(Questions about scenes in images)
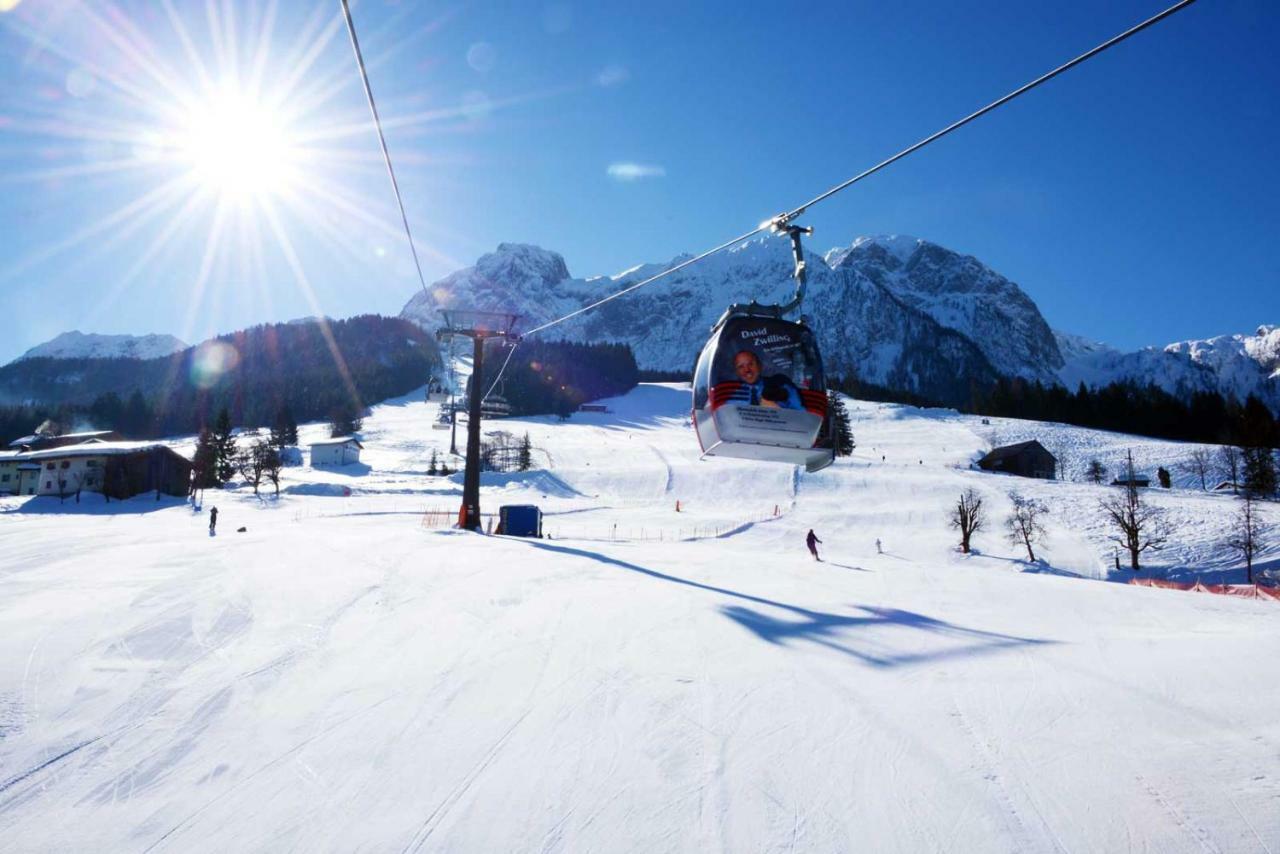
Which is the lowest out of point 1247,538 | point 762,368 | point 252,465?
point 1247,538

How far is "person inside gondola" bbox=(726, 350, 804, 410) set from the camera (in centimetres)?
874

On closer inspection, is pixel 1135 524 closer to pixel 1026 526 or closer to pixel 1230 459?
pixel 1026 526

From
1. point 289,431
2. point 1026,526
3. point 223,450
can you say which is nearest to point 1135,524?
point 1026,526

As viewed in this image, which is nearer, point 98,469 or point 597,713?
point 597,713

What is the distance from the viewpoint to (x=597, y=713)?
550 centimetres

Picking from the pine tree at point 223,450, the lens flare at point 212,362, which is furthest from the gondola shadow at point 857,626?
the lens flare at point 212,362

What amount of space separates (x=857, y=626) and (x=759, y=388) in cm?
354

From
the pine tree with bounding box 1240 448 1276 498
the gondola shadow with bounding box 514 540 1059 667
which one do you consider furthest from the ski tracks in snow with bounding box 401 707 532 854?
the pine tree with bounding box 1240 448 1276 498

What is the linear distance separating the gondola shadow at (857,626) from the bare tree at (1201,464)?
70.1 m

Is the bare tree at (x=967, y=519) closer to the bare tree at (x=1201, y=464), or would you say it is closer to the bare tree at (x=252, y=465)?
the bare tree at (x=1201, y=464)

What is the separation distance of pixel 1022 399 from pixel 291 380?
12583cm

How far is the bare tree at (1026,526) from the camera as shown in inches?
1476

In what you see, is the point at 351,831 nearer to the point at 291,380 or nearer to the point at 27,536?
the point at 27,536

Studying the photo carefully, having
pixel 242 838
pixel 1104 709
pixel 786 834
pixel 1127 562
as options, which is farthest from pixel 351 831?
pixel 1127 562
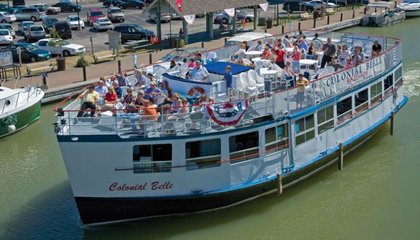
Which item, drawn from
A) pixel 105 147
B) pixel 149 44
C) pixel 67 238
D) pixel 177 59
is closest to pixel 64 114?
Result: pixel 105 147

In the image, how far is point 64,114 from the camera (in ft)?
61.7

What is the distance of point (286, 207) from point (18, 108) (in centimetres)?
1433

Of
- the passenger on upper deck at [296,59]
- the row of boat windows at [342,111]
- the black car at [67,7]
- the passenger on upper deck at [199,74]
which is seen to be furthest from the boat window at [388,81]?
the black car at [67,7]

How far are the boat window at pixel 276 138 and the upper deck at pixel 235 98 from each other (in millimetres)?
406

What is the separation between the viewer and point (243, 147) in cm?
1975

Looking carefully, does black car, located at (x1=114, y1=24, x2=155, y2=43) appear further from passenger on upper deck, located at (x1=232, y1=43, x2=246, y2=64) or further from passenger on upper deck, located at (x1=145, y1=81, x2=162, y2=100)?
passenger on upper deck, located at (x1=145, y1=81, x2=162, y2=100)

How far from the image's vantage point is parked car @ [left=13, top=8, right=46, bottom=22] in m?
60.9

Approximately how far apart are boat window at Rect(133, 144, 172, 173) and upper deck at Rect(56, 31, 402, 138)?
41 centimetres

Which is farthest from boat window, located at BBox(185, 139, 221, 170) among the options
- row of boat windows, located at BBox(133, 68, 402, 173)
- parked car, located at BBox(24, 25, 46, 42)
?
parked car, located at BBox(24, 25, 46, 42)

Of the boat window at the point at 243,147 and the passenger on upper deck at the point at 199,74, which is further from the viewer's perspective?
the passenger on upper deck at the point at 199,74

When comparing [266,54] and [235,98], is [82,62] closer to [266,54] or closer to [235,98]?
[266,54]

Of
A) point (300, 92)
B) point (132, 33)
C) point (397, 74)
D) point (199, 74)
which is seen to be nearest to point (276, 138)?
point (300, 92)

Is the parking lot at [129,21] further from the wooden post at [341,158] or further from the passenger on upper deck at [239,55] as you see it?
the wooden post at [341,158]

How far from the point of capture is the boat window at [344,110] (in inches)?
912
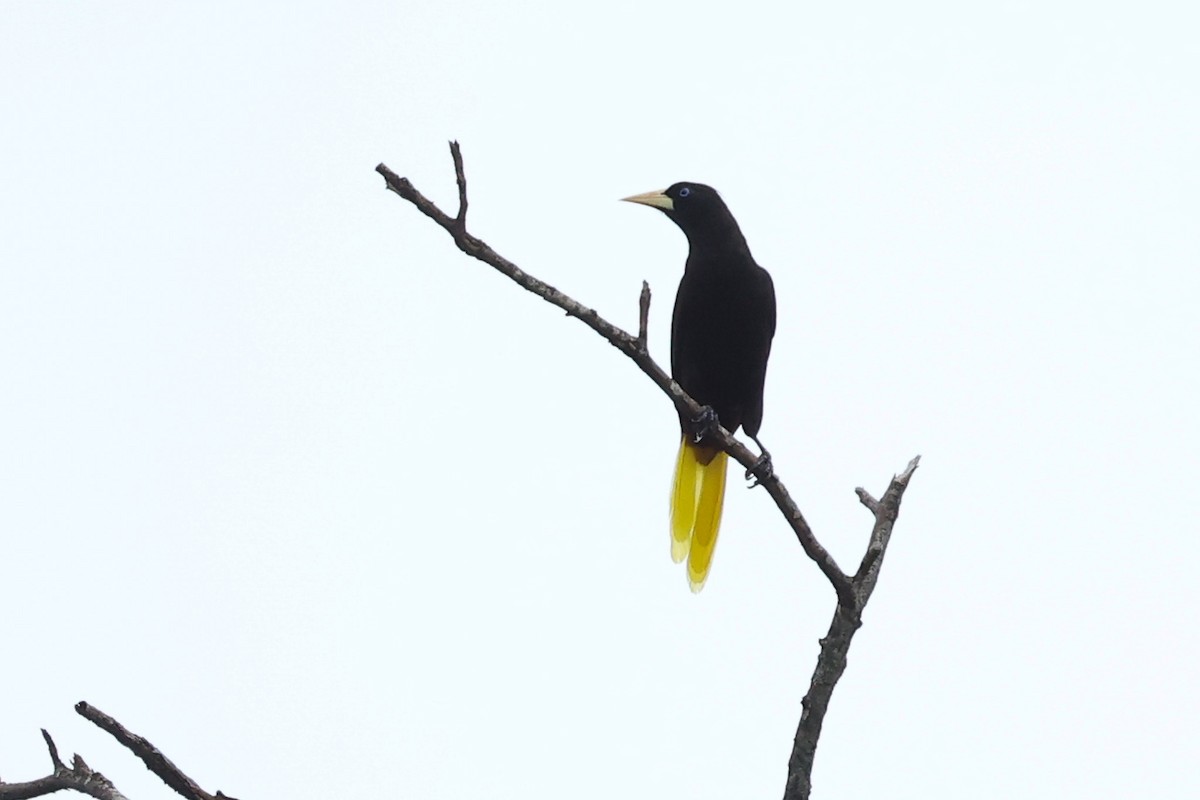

**YOUR TASK**
Gather every line of the records above that contains the word "boat".

**WRITTEN RESPONSE**
- the row of boat windows at [342,111]
which is seen to be furthest from the boat window at [388,81]?
How far are the boat window at pixel 276 138 and the upper deck at pixel 235 98 from each other (in millimetres)?
Approximately how far apart are boat window at Rect(133, 144, 172, 173) and upper deck at Rect(56, 31, 402, 138)?
Which is farthest from boat window, located at BBox(185, 139, 221, 170) among the options
- row of boat windows, located at BBox(133, 68, 402, 173)
Of the boat window at the point at 243,147 and the passenger on upper deck at the point at 199,74, which is further from the viewer's perspective?
How far from the point of capture is the boat window at [344,110] (in inches)?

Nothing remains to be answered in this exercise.